Sneak Up On Sight-Reading

Develop a Systematic Approach

Audition adjudicators know that sight-reading is an essential skill for musicians. Sight-reading is a simple combination of music reading and music-making, all while looking at a piece of music for the first time. That’s why sight-reading is sometimes called a prima vista which is Italian for "at first sight." Your sight-reading performance says a lot about your musicianship because it shows musical knowledge as well as your performance technique.

Why do a lot of students fear the sight-reading part of an audition? Because most of them haven’t:

  • developed a personal systematic approach to sight-reading
  • made sight-reading part of their daily practice
  • looked for professional instruction in the art of sight-reading

That won’t happen to you because you are going to learn how to get better at sight-reading. You won’t need to get as nervous before your audition because you’ll have a plan.
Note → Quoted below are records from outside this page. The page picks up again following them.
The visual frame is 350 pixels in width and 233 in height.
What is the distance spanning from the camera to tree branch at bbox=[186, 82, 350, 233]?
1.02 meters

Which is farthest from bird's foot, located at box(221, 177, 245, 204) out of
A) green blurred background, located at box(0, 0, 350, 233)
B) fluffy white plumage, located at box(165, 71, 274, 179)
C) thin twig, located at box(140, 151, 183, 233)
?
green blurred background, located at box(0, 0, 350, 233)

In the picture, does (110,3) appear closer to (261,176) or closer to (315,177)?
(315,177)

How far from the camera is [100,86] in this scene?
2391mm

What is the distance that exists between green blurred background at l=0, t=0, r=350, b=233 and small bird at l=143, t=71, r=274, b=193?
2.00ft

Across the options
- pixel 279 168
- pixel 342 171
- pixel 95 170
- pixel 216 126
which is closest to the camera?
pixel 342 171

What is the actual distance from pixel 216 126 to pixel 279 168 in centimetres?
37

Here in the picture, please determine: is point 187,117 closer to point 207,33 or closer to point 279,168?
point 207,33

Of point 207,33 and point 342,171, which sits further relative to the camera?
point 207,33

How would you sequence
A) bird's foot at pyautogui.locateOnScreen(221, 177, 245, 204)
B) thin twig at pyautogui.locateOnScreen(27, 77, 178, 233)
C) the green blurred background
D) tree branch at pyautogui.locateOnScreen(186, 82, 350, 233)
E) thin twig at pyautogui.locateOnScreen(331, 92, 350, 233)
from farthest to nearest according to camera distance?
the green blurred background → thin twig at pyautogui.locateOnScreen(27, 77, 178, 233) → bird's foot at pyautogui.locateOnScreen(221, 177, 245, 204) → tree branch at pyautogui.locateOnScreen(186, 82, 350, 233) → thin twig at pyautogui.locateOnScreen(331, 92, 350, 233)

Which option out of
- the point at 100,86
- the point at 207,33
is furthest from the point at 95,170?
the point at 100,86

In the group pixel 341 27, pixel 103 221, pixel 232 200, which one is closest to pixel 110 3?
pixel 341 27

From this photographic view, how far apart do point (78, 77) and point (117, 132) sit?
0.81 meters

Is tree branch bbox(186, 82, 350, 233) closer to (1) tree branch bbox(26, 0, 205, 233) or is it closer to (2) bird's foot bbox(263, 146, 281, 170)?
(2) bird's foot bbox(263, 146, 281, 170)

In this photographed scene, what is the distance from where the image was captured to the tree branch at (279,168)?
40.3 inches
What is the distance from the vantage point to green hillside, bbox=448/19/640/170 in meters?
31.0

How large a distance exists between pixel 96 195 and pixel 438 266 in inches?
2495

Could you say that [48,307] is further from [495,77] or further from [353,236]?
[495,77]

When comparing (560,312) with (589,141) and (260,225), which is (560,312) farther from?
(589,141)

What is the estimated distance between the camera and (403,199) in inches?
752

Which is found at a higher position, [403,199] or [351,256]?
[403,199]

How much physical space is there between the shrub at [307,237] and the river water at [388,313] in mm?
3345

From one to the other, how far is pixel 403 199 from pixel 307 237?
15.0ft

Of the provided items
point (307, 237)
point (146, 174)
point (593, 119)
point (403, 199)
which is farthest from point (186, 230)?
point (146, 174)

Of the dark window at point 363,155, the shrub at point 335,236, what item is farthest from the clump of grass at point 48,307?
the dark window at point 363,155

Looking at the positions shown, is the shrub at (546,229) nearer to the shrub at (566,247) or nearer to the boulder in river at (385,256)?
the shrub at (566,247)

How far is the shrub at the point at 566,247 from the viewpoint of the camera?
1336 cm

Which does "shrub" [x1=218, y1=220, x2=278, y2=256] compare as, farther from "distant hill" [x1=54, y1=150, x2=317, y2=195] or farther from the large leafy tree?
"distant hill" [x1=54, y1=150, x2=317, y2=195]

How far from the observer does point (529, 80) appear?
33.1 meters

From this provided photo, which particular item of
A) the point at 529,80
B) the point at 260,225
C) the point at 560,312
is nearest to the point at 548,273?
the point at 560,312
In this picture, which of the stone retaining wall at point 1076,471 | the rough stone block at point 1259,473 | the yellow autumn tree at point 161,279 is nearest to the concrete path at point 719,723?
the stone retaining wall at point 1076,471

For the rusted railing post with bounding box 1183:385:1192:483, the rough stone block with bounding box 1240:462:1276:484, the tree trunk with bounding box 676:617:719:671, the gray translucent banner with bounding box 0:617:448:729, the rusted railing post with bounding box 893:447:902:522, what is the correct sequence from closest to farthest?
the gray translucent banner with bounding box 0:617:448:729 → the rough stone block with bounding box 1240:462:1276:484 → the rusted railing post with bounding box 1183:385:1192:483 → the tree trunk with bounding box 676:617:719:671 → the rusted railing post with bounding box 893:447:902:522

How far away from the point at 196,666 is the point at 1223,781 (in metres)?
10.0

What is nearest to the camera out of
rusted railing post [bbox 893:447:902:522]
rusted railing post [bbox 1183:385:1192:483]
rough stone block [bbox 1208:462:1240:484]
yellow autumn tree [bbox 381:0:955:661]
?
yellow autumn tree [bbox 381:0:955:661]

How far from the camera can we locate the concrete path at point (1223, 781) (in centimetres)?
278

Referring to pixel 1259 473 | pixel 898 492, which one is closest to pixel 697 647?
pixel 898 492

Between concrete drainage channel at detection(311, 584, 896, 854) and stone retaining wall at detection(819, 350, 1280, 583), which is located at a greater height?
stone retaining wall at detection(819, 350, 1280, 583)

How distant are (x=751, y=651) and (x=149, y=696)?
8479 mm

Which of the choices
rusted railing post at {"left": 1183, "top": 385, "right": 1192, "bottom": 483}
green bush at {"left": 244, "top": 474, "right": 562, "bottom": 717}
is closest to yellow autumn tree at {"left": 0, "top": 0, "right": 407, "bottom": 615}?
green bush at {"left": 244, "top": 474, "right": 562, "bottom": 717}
You might have guessed I recommend making sight-reading part of your daily practice. A foundation for getting proficient at sight-reading includes a good command of:

  • rhythm
  • pitch accuracy
  • key signatures
  • musical styling

As you get older and better at those skills, make sure to add in the guidelines below.

How to Practice

  • 6th Grade: Using your beginning instruction book, demonstrate rhythm by counting and/or using the Gordon/Eastman technique out loud. Sing the pitches in solfege using hand signals.
  • 7th Grade: Keep practicing rhythm and pitch techniques by sight-reading the bass of a piece, like a hymn. Play/sing the bass line in the clef appropriate for your instrument or voice part. Sight-read the bass lines of 4 hymns each week. Hymnary.org is a great reference for notated hymns!
  • 8th Grade: Keep practicing rhythm and pitch techniques by sight-reading each part-line of a hymn. Play/sing the part-lines for 4 hymns each week this year.
  • 9th Grade: By this year, you probably have a personal systematic approach to rhythm and pitch accuracy. Use it every time you sight-read. This year, use ensemble concert literature, borrow other instrument or voice parts, and practice performing it in the clef appropriate for your instrument or voice part.
  • 10th Grade: Write out your own sixteen measure sight-reading examples. Take the examples and give them five different musical stylings and tempo markings along with appropriate musical terms. Sight-read one of these examples per day.
  • 11th Grade: Every day, sight read music composed for a different instrument. A good exercise is playing/singing the top line of a piano or conductor’s score and play each line of the score in your appropriate clef.

That’s our guide on how to practice sight-reading. There’s nothing magic about it. It’s just one way to do it. You and your instructor may have a different way, but whatever approach you use, use it daily. Daily practice will increase your confidence and give you a systematic approach when it’s time for your sight-reading audition.